Child rape case sparks debate on child witnesses in criminal courts
28 May 2010
The recent Old Bailey case involving two boys aged 10 and 11 accused of rape on an eight year gold has reignited the long running debate over the treatment of child witnesses in the adversarial courts system.
In a Daily Telegraph article John Bingham and Caroline Gammell report that
More than 1,000 children under the age of 10 are called to give evidence in courts in England and Wales every year.Almost two thirds are themselves the victims of crime, asked to relive a traumatic experience, often as much as a year after the event. Although special measures are in place to make the ordeal of giving evidence in court less stressful, the current system remains open to criticism.There is no legal minimum age to give evidence in court but prosecutors must be satisfied that a child is capable of understanding evidence and being cross-examined before they can be called.
It should be noted at the outset that evidence from children can only be compelled by the courts in criminal prosecutions. We posted recently on the case of Re W (Children) [2010] UKSC 12 , where the Supreme Court ruled that refusing an application for a child to give evidence in a trial may contravene Article 6 of the European Convention on Human Rights (ECHR). Lady Hale said at para 22 of the judgment:
The existing law erects a presumption against a child giving evidence which requires to be rebutted by anyone seeking to put questions to the child. That cannot be reconciled with the approach of the European Court of Human Rights, which always aims to strike a fair balance between competing Convention rights. Article 6 requires that the proceedings overall be fair and this normally entails an opportunity to challenge the evidence presented by the other side. But even in criminal proceedings, account must be taken of the Article 8 (privacy/family life) rights of the perceived victim: see SN v Sweden, App no 34209/96, 2 July 2002. Striking that balance in care proceedings may well mean that the child should not be called to give evidence in the great majority of cases, but that is a result and not a presumption or even a starting point.
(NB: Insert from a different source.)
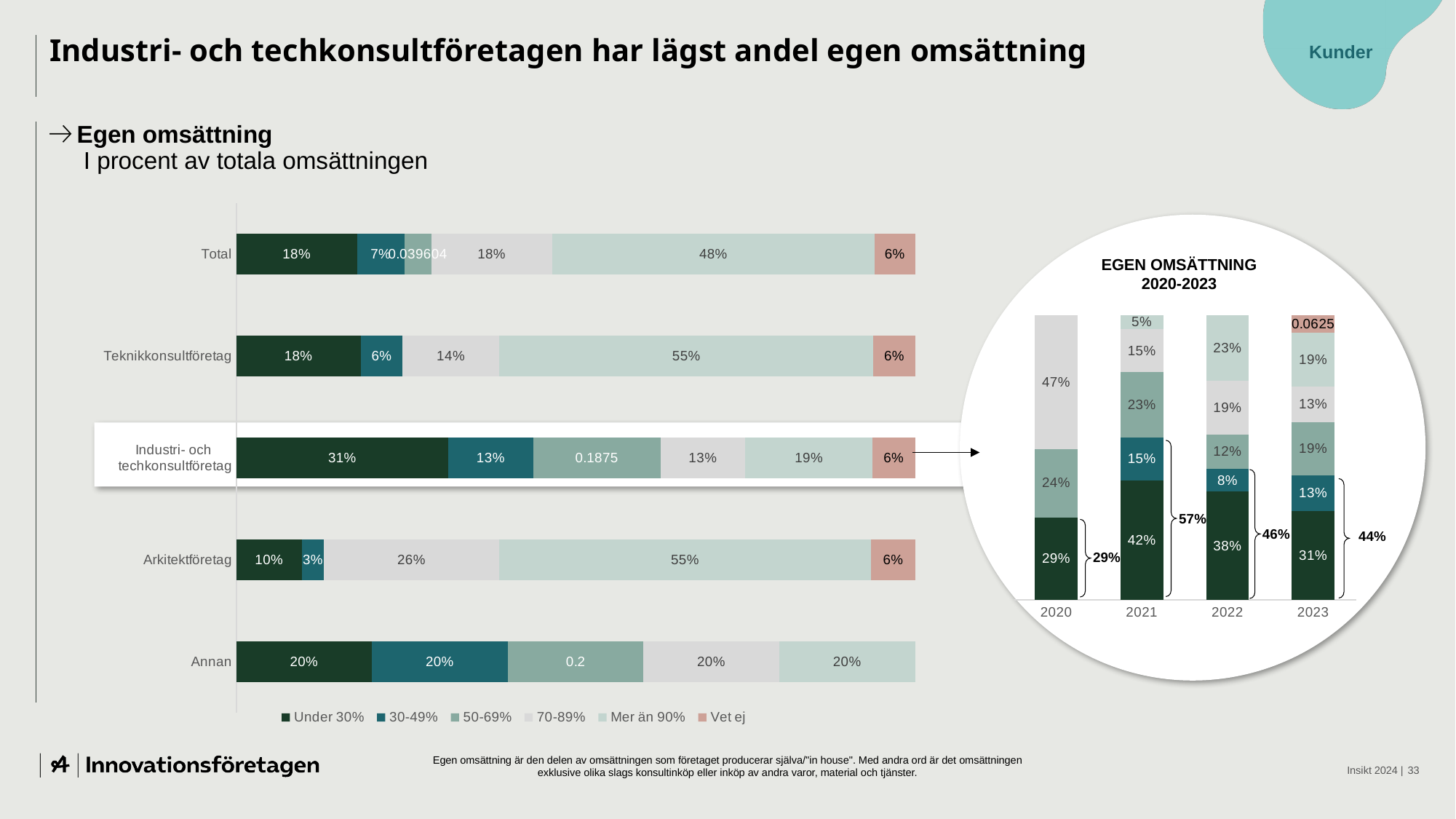
In the horizontal bar chart, what is the difference between the 'Mer än 90%' values for Teknikkonsultföretag and Industri- och techkonsultföretag? 36 percentage points How many series does the legend of the horizontal bar chart list? 6 In the horizontal bar chart, which has the larger '70-89%' segment: Total or Arkitektföretag? Arkitektföretag How many categories are shown in the horizontal bar chart? 5 In the 'EGEN OMSÄTTNING 2020-2023' chart, which year has the highest bottom (Under 30%) segment? 2021 In the 'EGEN OMSÄTTNING 2020-2023' chart, does the bottom (Under 30%) segment rise or fall from 2021 to 2023? Fall In the horizontal bar chart, what is the value of the 'Mer än 90%' segment for Arkitektföretag? 55% In the horizontal bar chart, which category has the lowest 'Under 30%' share? Arkitektföretag What type of chart is the main chart on the left of the slide? Bar chart In the horizontal bar chart, what is the value of the 'Under 30%' segment for Industri- och techkonsultföretag? 31% In the horizontal bar chart, which category has the highest 'Under 30%' share? Industri- och techkonsultföretag In the 'EGEN OMSÄTTNING 2020-2023' chart, what is the value of the bottom (Under 30%) segment for 2021? 42%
In the family courts there is a discretion to disallow the cross examination of minors. The injustice this leads to is evident, as discretion is almost always operated in favour of children – even those accusing the adult party concerned of serious sexual assault. The accused party has no chance to test the evidence against him and the consequences for his own personal and family life are often as severe as if he had been charged with a criminal offence.
The current hand-wringing about children caught up in the criminal process should not distract us from the fundamental basis of the adversarial system – that facts must be proved by oral evidence given on oath before the court which can then be tested by cross-examination. There have in any event been a number of developments in the criminal courts in relation to the way in which a child’s evidence might be given following the 1989 Report of the Advisory Group on Video Evidence (the Pigot Report); the aim of all these measures is to enable witnesses who would not otherwise be able to give of their best in a criminal trial to do so.
It is true that although there are proposals to use live television links, video recordings are only used as evidence in chief; they are not available for cross examination. This is because, once again, there is only one way of testing the evidence, which is by face to face examination.